# TEXT UNDER STUDY
The correlation heatmap shows a strong positive relationship between marathon split times, meaning runners who start fast tend to maintain their pace. Earlier splits are highly correlated, while later splits show slightly weaker correlations due to fatigue or pacing strategies. Elite runners likely have the strongest correlations, as they maintain consistent pacing. Overall, the heatmap highlights the predictable relationship between split times and overall marathon performance.

Statistical Analysis 1: Gender Performance Difference¶

In [219]:
# Compare finish times between genders
male_times = results[results['gender'] == 'M']['time_full_minutes']
female_times = results[results['gender'] == 'W']['time_full_minutes']

# Calculate basic statistics
male_mean = male_times.mean()
female_mean = female_times.mean()
male_median = male_times.median()
female_median = female_times.median()

# Perform t-test to check if the difference is statistically significant
t_stat, pvalue = stats.ttest_ind(male_times, female_times, equal_var=False)

# Visualize the distributions with a histogram
plt.figure(figsize=(12, 6))
sns.histplot(male_times, color='blue', alpha=0.5, label='Male', kde=True)
sns.histplot(female_times, color='red', alpha=0.5, label='Female', kde=True)
plt.axvline(male_mean, color='blue', linestyle='--', label=f'Male Mean: {male_mean:.2f} min')
plt.axvline(female_mean, color='red', linestyle='--', label=f'Female Mean: {female_mean:.2f} min')
plt.title('Distribution of Marathon Finish Times by Gender, Berlin (1999-2019)')
plt.xlabel('Finish Time (minutes)')
plt.ylabel('Count')
plt.legend()
plt.show()

display("Statistical Analysis 1: Gender Performance Difference")
display(f"Male Mean: {male_mean:.2f} minutes")
display(f"Female Mean: {female_mean:.2f} minutes")
display(f"Difference: {abs(male_mean - female_mean):.2f} minutes")
display(f"Male Median: {male_median:.2f} minutes")
display(f"Female Median: {female_median:.2f} minutes")
display(f"T-statistic: {t_stat:.4f}")
display(f"P-value: {pvalue:.4f}")
No description has been provided for this image
'Statistical Analysis 1: Gender Performance Difference'
'Male Mean: 235.74 minutes'
'Female Mean: 263.07 minutes'
'Difference: 27.33 minutes'
'Male Median: 232.02 minutes'
'Female Median: 260.12 minutes'
'T-statistic: -146.8780'
'P-value: 0.0000'

This statistical analysis shows a significant gender performance difference in marathon times, with males finishing faster on average. The mean male finish time is 235.73 minutes, while the female mean is 263.07 minutes, a 27.33 minute gap. The medians follow a similar pattern, reinforcing the trend. The extremely low p-value (0.0000) and large negative t-statistic (-146.88) indicate that this difference is highly statistically significant, meaning it is unlikely due to chance.

# TASK REQUIREMENTS
Rewrite everything in the gender comparison from "# Calculate basic" down to "stats.ttest_ind(male_times, female_times, equal_var=False)", putting "p_value" wherever "pvalue" appears.

# PROVIDED DATA

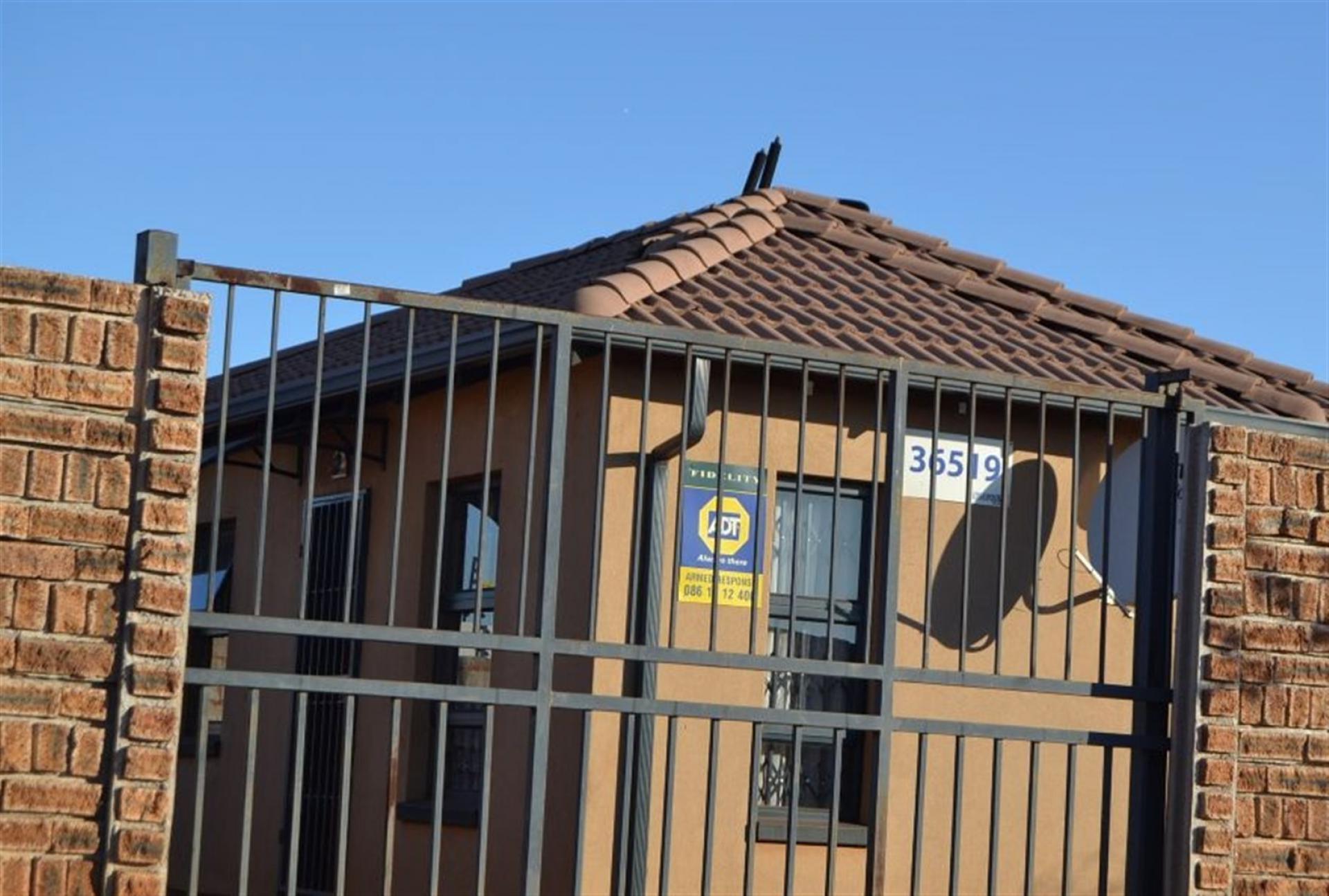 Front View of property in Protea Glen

# WRITTEN SOLUTION
# Calculate basic statistics
male_mean = male_times.mean()
female_mean = female_times.mean()
male_median = male_times.median()
female_median = female_times.median()

# Perform t-test to check if the difference is statistically significant
t_stat, p_value = stats.ttest_ind(male_times, female_times, equal_var=False)